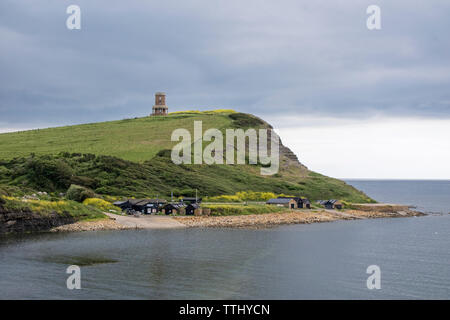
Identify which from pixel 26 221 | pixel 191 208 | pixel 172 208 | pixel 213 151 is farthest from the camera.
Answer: pixel 213 151

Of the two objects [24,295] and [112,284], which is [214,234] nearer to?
[112,284]

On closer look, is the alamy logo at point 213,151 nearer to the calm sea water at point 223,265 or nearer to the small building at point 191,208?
the small building at point 191,208

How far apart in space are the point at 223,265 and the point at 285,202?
7339 cm

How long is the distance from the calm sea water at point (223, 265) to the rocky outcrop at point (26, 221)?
5.03 m

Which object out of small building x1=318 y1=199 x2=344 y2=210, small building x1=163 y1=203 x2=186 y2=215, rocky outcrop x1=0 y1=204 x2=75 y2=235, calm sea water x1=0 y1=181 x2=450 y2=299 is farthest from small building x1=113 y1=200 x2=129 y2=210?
small building x1=318 y1=199 x2=344 y2=210

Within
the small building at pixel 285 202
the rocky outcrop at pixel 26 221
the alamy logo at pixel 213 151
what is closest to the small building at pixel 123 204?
the rocky outcrop at pixel 26 221

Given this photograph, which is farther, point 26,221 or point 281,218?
point 281,218

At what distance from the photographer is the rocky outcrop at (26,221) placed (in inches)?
2879

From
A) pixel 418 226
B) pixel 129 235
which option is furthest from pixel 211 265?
pixel 418 226

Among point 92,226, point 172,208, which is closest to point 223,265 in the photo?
point 92,226

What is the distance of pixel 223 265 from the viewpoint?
5284 cm

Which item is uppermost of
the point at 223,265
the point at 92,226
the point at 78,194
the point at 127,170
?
the point at 127,170

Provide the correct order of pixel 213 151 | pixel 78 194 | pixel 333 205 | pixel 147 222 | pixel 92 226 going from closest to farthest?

....

WHAT NEEDS TO BE DONE:
Give the whole listing above as a numbered list, one line per number, with the blank lines and the picture left out.

RESPONSE BELOW:
1. Identify which from pixel 26 221 | pixel 191 208 | pixel 172 208 | pixel 213 151 is farthest from the camera.
2. Answer: pixel 213 151
3. Of the two objects [24,295] and [112,284], which is [214,234] nearer to?
4. [112,284]
5. On closer look, is the alamy logo at point 213,151 nearer to the calm sea water at point 223,265 or nearer to the small building at point 191,208?
6. the small building at point 191,208
7. How far apart in space are the point at 223,265 and the point at 285,202?
8. 7339 cm
9. How long is the distance from the calm sea water at point (223, 265) to the rocky outcrop at point (26, 221)?
10. 5.03 m
11. Which object out of small building x1=318 y1=199 x2=344 y2=210, small building x1=163 y1=203 x2=186 y2=215, rocky outcrop x1=0 y1=204 x2=75 y2=235, calm sea water x1=0 y1=181 x2=450 y2=299 is farthest from small building x1=113 y1=200 x2=129 y2=210?
12. small building x1=318 y1=199 x2=344 y2=210
13. Within
14. the small building at pixel 285 202
15. the rocky outcrop at pixel 26 221
16. the alamy logo at pixel 213 151
17. what is closest to the small building at pixel 123 204?
18. the rocky outcrop at pixel 26 221
19. Given this photograph, which is farther, point 26,221 or point 281,218?
20. point 281,218
21. At what distance from the photographer is the rocky outcrop at (26,221) placed (in inches)?
22. 2879
23. From
24. A) pixel 418 226
25. B) pixel 129 235
26. which option is furthest from pixel 211 265?
27. pixel 418 226
28. Among point 92,226, point 172,208, which is closest to point 223,265 in the photo?
29. point 92,226
30. What is the distance of pixel 223 265 from the viewpoint?
31. 5284 cm
32. Which item is uppermost of
33. the point at 223,265
34. the point at 92,226
35. the point at 78,194
36. the point at 127,170
37. ?
38. the point at 127,170
39. Provide the correct order of pixel 213 151 | pixel 78 194 | pixel 333 205 | pixel 147 222 | pixel 92 226 going from closest to farthest?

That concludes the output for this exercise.